Topic: How to prepare data from Excel

Topic type:

Part of the Import Guide. Preparing the data and how to format it in an Excel spreadsheet

Part of the Import Guide. Based on a guide originally written for Aotearoa People’s Network Kaharoa.

 

Here's what you'll need to do so that your import runs smoothly into Kete:

Use Excel 2003 or later

Excel 2003 and later have the option to export the data in XML. The XML format solves a number of problems that earlier formats, such as CSV have. We'll come back to exporting to XML in the next section.

Create one spreadsheet per document

Kete only handles Excel documents that contain only one spreadsheet! If you have multiple sheets in your Excel documents, split them into separate Excel documents and treat them individually. 

Describe one type of item per speadsheet

Kete only supports adding one type of item in a given import! Your rows should describe only topics or only images or only audio recordings, etc. If you have items of many different types, you will need to split them into separate Excel documents.

If you are importing what will become a topic in Kete, it has a topic type such as Person or Event. Each import of topic items can correspond to only one topic type (i.e. your import may be about events, not events and people).

Create a row of column names

Start your spreadsheet with a row that has the name for each column.

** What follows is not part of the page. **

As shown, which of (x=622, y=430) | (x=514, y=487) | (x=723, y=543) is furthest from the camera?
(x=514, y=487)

If the column name has more than one word, separate them with the _ character rather than a space. Also, avoid punctuation or other special characters in the column names, e.g. use "reference_number" not "Reference #".

A "File" column if necessary

If you are importing a set of image, audio recording, video, or document files into your site, you'll need to have a column which tells Kete where to find the file for the row in your import folder. Kete will assume the file is found under the import folder's files subfolder and will simply look for whatever filename you specify in the File column there. The filename should include the extension.

In other words, if you specify "image1.jpg" in the File column for a row, Kete will look for it at import_folder/files/image1.jpg. 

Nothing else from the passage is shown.